Imports from the Siberian Yamal LNG facility rose 17% year-on-year to about 5 million tonnes in January–March, according to figures from energy analytics group Kpler cited in estimates by environmental NGO Urgewald, Financial Times reports.
EU countries accounted for 97% of Yamal cargoes during the period, taking 69 out of 71 shipments, with deliveries accelerating in March, the data showed.
The increase came as supplies from other major exporters, including Qatar, were constrained following damage to energy infrastructure in the Middle East and heightened tensions affecting shipping routes in the Strait of Hormuz.
The surge in volumes, combined with higher European gas prices, pushed estimated EU spending on Yamal LNG to about €2.88 billion in the first quarter, according to Urgewald.
The findings highlight continued reliance on Russian LNG despite Brussels’ plans to phase out imports. A ban on short-term contracts is already in place, while a wider prohibition is scheduled for January 2027.
Sebastian Rötters, a campaigner at Urgewald, said there was “no appetite from European buyers to stop buying Russian LNG”.
Yamal remains the dominant source of Russian LNG into Europe, while cargoes diverted to Asia have declined this year due to regulatory restrictions and weaker regional demand.
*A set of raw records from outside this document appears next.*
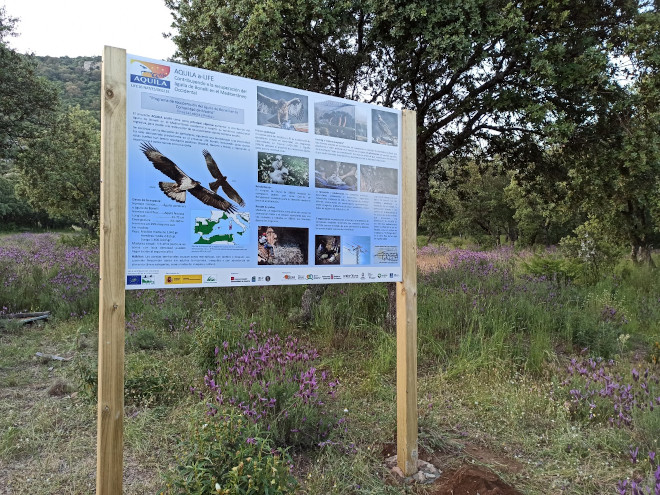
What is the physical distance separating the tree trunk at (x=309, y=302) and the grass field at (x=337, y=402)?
0.30 m

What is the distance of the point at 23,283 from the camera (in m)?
8.42

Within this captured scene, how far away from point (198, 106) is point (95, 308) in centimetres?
617

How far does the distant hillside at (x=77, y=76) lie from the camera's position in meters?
47.2

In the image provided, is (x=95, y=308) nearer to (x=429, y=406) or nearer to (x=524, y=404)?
(x=429, y=406)

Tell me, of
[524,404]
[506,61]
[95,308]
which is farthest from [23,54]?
[524,404]

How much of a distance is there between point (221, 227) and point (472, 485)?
84.6 inches

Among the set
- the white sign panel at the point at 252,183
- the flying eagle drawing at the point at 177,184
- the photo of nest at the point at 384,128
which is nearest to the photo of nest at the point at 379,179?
the white sign panel at the point at 252,183

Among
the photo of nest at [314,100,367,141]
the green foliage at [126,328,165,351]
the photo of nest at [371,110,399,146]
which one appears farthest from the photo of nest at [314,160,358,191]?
the green foliage at [126,328,165,351]

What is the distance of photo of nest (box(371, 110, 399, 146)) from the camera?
123 inches

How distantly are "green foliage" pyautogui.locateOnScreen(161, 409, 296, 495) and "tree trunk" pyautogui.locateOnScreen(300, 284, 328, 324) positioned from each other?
4164 mm

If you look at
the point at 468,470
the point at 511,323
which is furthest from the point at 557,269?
the point at 468,470

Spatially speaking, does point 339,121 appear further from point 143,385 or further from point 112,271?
point 143,385

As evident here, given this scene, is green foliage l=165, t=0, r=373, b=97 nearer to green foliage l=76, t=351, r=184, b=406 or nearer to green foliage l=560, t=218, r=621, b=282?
green foliage l=76, t=351, r=184, b=406

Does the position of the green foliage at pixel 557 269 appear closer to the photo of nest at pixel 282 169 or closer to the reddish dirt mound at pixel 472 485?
the reddish dirt mound at pixel 472 485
The European Commission has not commented on the latest import data.
EU energy commissioner Dan Jørgensen last month defended the planned phase-out, saying it would be “a mistake for us to repeat what we did in the past”, referring to the bloc’s previous dependence on Russian energy supplies.
Rötters added: “All the numbers show a dependency of Russia on the European market,” noting that Russia would struggle to fully redirect volumes if the EU ban proceeds.
Bloomberg reported on April 9 that, following the escalation of tensions in the Middle East, Russia has begun offering Asian countries alternative schemes to purchase Russian LNG, which is subject to US sanctions. According to one of the agency’s sources, “little-known Russian and Chinese intermediaries” were offering gas at a 40% discount to spot prices.